The dull pain that was caused by the pressure on his eyeballs became so great that he started to see colors. Finally he managed to grab hold of Robert's hand that felt dry and lean, and twisted it till he heard the wrist bones pop, sending the child howling like a wounded beast. Through the haze of his ruined eyes, he saw dirty strands of grey hair, dangling in front of a hideous wrinkled old face. "My wrist!" The wildman cried. "Oh you brutal beast! You broke my wrist! You will pay! Oh you will pay!"

The Master hollered when he pulled the blade out of him. Just before the wildling could plunge the warm steel back into his neck, he let himself fall and smashed his attacker into the carcass of the Mauler dragon, before turning swiftly and pulling the spear out of the rider's mummified hand. He drove it over his wounded shoulder right into his opponent's arm where the spearhead locked itself between the hard scales on the dragon's chest.

Exhausted, the Master rolled off the crying creature, who was now pinned down like a skewer of roast onto the dragon's remains.

"Stop squirming, you pathetic little worm!" The Master told him. He had great trouble speaking with the gorey mixture of blood and saliva bubbling up his throat. "Your jittering is only going to make it worse."

He wasn't too well either. The horrific gash on his shoulder had bled his back crimson and his head felt dizzy of blood-loss.

"You won't live Timelord!" The injured wildman spat. "I've opened up enough arteries to drain you dry. Finally after all these years I've taken my revenge! The scourge of Dagonmourn will soon be no more."

"I am not going to die." The Master muttered dryly.

"You cannot survive this! No one can!"

"I am cursed. Just like you are. I won't…I won't die." He swallowed hard and gazed at the wretched creature through hooded eyes. "Who are you old man? Are you one of lord Dagonmourn's bannermen? Did death forget about you?" He started to chuckle madly as he rested his bloodied back against a fallen treetrunk. "You Saltmen are a doomed race. My kind has exploited you to near annihilation, and still you won't give up on your pathetic oaths…your disastrous sense of duty." He stared at him, while his blood started to pool under him. "You can't stop me." He whispered. "I came back to claim what is rightfully mine. I will not fail this time."

"No! No!" The wildman raged. "Even if you survive, you won't be able to find your way!
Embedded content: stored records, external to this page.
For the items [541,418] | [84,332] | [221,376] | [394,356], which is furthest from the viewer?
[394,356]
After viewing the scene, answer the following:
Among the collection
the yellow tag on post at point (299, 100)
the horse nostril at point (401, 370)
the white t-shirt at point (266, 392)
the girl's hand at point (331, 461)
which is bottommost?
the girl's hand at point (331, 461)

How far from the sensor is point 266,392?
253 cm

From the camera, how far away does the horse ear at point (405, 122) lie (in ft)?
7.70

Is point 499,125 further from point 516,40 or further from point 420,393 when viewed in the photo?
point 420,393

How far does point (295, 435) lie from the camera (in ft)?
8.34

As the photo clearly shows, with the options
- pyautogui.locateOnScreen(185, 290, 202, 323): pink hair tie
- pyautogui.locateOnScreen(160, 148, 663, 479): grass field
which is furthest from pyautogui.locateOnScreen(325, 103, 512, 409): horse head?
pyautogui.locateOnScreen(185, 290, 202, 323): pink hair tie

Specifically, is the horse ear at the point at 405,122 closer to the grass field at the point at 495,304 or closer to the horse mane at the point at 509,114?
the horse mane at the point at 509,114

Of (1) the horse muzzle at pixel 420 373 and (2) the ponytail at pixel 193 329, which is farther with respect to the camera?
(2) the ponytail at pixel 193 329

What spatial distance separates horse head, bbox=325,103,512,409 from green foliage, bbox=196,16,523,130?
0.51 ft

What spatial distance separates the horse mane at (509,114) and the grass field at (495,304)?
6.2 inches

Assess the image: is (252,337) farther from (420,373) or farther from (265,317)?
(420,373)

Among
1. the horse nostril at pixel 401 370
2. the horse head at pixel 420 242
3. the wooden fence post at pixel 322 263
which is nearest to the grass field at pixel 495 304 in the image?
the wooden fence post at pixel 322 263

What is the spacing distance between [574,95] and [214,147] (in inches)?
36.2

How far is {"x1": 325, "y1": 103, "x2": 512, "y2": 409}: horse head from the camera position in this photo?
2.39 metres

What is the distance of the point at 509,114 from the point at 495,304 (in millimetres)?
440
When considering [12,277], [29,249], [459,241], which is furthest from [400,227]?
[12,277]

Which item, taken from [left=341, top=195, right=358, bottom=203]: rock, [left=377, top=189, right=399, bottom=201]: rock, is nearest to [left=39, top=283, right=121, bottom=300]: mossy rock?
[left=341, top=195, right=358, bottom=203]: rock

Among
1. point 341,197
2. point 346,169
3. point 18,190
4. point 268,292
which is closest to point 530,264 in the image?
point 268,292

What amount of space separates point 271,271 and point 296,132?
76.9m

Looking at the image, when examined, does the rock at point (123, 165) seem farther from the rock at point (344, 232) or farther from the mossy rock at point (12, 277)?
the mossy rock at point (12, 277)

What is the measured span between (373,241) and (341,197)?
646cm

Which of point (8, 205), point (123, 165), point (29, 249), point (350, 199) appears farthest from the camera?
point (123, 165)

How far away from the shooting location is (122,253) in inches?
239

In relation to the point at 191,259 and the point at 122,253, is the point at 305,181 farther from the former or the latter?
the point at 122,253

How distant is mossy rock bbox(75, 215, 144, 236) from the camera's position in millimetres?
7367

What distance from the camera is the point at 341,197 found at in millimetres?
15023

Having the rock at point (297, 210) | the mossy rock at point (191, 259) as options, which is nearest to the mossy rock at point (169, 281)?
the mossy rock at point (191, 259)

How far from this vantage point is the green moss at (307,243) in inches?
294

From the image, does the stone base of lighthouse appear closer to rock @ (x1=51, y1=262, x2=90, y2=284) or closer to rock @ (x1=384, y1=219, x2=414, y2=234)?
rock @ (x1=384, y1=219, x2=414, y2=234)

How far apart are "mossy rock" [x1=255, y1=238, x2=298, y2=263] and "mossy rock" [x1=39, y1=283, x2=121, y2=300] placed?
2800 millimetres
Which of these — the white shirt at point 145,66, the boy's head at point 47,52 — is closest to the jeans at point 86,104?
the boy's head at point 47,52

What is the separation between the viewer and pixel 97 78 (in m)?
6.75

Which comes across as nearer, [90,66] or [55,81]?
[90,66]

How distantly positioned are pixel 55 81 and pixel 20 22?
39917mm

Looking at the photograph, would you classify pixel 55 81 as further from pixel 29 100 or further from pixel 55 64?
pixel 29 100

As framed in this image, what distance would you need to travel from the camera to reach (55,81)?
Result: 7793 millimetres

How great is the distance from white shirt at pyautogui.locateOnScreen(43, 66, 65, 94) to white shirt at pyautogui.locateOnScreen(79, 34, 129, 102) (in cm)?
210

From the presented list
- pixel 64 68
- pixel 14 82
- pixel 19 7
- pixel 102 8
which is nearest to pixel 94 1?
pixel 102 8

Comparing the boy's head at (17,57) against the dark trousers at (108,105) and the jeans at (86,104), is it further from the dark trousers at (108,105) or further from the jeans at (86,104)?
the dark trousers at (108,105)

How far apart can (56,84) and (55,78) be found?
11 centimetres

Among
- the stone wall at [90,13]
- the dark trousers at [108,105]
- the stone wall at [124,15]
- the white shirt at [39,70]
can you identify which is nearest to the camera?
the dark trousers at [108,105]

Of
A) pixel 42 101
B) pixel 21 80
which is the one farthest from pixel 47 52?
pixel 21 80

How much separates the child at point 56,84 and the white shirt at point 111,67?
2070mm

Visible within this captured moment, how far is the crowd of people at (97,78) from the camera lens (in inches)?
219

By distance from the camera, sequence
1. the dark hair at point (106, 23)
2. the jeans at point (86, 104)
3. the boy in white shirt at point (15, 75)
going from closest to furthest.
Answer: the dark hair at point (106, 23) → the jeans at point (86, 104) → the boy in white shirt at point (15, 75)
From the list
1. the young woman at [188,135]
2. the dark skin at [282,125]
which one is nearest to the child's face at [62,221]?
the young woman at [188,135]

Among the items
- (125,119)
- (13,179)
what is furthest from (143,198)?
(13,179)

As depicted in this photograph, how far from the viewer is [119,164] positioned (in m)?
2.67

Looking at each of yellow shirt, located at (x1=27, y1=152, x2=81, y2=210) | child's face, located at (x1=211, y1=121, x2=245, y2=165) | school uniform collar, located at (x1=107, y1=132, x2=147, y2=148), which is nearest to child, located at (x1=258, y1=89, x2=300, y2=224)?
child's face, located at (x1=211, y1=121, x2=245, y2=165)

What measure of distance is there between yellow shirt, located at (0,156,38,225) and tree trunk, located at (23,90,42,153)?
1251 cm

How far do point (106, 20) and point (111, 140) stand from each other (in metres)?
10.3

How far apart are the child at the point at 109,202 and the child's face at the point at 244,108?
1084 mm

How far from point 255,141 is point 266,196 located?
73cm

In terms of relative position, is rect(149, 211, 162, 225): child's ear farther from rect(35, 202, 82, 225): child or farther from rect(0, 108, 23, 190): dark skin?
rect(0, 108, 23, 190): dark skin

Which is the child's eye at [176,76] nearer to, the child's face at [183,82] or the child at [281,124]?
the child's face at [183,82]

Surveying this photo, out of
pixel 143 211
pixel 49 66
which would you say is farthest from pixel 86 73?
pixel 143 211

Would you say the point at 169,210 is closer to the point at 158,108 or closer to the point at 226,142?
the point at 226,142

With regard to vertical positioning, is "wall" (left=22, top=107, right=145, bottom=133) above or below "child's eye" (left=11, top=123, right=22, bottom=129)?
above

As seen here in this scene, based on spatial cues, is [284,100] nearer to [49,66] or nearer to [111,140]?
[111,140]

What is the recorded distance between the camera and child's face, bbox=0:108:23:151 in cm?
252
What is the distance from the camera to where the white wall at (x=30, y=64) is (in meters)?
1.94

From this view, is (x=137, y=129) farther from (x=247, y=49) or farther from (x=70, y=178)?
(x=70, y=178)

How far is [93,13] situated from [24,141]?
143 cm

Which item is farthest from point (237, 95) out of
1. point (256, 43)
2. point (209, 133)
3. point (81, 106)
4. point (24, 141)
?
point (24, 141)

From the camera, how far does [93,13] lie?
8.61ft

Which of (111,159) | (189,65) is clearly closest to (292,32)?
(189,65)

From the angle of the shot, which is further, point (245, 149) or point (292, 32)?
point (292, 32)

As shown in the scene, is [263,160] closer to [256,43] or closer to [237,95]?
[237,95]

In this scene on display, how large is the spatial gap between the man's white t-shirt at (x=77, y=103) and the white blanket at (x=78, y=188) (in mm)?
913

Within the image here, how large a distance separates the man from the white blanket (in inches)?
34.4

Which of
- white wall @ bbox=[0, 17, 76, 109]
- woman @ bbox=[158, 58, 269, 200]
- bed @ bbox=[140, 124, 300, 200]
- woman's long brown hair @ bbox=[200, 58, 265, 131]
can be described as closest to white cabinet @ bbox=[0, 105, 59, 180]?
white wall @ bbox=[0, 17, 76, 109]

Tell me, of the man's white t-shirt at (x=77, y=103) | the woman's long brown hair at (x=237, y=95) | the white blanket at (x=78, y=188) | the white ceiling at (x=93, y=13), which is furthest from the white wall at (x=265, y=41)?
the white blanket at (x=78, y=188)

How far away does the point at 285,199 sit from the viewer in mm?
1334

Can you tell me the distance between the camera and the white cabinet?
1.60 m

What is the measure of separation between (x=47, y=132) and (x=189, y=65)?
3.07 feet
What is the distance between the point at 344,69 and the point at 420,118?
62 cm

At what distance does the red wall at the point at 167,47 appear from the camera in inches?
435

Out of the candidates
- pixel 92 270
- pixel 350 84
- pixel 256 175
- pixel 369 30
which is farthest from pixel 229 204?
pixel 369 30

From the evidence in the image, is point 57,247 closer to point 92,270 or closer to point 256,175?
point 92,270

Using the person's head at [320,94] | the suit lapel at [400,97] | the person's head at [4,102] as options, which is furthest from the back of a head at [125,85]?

I made sure of that!"

The world was indeed turning dark at an alarming speed, but the Master still managed to struggle back on his feet and stagger over to the dragon's carcass. He remembered that the rotting head of the beast was harnessed with a bridle. Following the straps with his fingers, he found the reins and used his long sword to cut it free.

"What are you doing?" The wildman shouted with alarm in his voice.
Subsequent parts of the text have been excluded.